## What you will do
What is needed is a single figure: how many lines of the records below contain the word "with".

Stored entries
------------------------------------------------

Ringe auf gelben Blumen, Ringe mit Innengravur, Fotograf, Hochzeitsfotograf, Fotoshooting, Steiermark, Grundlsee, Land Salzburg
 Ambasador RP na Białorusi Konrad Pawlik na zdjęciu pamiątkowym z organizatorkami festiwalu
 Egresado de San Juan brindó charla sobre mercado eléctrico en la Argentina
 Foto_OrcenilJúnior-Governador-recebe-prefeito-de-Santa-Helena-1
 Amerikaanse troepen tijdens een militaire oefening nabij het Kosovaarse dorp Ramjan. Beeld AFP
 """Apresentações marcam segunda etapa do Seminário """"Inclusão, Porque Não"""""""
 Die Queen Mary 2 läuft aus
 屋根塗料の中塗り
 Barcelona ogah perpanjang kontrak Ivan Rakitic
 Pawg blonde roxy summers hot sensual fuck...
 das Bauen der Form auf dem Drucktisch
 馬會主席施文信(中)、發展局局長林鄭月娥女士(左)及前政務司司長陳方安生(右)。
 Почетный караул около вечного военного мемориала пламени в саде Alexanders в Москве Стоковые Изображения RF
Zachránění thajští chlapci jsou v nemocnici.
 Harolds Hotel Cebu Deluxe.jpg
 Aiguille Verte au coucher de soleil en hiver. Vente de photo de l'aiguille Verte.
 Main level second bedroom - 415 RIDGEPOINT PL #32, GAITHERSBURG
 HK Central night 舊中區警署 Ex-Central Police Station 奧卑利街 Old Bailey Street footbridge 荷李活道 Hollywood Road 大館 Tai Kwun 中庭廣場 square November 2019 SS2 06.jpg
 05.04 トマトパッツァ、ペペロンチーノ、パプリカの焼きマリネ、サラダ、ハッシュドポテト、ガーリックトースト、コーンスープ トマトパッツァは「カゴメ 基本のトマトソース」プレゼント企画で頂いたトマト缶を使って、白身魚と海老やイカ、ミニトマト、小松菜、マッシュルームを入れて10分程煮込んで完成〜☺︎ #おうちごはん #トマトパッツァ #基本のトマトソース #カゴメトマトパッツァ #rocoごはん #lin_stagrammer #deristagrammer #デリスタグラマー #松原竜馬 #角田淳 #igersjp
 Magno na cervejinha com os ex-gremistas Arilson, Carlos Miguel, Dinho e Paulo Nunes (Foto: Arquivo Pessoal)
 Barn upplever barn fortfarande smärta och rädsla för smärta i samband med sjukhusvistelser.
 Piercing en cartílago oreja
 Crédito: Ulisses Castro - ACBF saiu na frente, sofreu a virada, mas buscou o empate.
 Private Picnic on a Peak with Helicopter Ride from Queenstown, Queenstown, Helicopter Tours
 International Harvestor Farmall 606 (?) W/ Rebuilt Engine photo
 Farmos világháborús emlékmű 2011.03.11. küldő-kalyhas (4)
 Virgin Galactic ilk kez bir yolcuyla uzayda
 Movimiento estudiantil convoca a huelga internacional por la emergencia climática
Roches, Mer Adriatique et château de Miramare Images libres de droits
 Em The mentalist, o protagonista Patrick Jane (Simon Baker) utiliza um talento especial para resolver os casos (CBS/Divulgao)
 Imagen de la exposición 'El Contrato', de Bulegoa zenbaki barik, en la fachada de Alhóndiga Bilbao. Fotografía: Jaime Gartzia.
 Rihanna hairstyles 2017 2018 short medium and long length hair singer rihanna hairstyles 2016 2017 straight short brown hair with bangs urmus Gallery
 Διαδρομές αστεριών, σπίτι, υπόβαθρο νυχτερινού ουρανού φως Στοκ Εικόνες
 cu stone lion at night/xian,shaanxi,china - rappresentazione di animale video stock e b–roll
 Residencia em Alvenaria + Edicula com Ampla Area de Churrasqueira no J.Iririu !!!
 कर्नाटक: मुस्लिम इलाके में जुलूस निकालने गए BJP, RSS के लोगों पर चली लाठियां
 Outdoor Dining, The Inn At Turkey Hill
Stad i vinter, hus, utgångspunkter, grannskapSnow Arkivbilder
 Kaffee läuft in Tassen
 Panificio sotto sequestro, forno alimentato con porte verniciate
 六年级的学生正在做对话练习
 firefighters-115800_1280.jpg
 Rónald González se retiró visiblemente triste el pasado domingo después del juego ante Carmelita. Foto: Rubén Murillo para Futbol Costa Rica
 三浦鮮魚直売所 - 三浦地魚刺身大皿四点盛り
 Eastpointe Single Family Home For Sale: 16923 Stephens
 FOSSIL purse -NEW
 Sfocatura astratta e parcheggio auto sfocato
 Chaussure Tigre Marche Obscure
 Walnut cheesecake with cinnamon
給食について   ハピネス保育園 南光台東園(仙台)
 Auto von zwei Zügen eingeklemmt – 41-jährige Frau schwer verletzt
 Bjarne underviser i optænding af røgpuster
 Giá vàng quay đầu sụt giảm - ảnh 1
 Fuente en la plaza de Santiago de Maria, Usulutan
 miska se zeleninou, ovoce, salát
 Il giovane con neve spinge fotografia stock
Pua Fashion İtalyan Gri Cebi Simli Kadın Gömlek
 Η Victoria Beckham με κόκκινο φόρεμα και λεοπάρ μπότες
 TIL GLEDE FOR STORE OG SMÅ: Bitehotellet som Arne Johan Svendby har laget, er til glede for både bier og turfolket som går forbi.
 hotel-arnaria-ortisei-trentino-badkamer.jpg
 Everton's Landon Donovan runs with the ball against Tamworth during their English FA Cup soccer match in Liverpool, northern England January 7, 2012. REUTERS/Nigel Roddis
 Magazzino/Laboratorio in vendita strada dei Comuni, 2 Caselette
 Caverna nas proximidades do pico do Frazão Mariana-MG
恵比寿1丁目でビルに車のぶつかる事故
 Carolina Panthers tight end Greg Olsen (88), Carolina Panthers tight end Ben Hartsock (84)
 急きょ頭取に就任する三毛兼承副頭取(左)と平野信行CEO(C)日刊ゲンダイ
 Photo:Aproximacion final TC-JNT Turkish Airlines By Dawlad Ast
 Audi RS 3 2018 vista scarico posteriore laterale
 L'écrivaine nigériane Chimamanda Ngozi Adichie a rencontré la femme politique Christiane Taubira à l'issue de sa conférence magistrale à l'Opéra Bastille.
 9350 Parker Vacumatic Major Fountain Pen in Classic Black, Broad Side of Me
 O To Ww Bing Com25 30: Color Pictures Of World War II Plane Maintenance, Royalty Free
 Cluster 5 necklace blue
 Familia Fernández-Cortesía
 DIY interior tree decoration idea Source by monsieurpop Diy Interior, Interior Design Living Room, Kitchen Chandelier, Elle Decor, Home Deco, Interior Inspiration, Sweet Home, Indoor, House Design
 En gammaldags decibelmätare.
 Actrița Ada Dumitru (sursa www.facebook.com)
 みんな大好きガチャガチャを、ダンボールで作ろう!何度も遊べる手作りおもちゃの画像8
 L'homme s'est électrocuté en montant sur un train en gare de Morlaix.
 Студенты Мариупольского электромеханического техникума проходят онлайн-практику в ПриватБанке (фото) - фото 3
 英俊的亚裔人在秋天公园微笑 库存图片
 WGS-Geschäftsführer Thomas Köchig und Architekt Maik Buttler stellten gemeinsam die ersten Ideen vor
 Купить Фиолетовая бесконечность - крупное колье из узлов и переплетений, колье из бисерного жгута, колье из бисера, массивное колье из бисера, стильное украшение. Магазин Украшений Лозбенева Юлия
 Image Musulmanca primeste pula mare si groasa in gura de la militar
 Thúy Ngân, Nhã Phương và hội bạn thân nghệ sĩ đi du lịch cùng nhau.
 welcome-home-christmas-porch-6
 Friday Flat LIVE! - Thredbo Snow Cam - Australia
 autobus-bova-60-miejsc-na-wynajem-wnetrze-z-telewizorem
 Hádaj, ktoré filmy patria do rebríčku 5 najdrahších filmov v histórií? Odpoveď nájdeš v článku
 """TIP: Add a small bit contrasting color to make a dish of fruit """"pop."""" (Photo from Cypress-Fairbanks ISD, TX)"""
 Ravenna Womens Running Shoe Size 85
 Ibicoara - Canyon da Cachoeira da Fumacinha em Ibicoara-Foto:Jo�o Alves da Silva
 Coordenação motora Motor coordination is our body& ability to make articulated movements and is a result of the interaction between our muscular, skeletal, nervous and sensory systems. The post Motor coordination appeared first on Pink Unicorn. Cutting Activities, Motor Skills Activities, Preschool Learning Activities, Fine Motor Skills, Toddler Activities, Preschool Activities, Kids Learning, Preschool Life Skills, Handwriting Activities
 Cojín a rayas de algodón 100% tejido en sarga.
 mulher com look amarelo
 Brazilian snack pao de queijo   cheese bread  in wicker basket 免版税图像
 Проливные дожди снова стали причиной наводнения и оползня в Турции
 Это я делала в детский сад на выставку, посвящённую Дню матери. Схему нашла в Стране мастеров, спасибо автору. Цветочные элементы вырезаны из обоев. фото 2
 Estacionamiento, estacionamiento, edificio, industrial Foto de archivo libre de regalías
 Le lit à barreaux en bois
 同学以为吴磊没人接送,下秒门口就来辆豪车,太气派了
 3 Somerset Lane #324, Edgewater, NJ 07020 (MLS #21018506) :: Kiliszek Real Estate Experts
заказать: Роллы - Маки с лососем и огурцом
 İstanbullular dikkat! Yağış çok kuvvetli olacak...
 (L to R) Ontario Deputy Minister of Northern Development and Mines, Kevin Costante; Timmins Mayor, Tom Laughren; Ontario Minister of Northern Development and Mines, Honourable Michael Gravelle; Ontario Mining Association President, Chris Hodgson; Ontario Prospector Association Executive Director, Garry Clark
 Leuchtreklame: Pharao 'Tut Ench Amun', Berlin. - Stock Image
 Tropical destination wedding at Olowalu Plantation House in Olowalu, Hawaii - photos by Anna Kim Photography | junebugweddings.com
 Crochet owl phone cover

------------------------------------------------

## Answer to the problem
4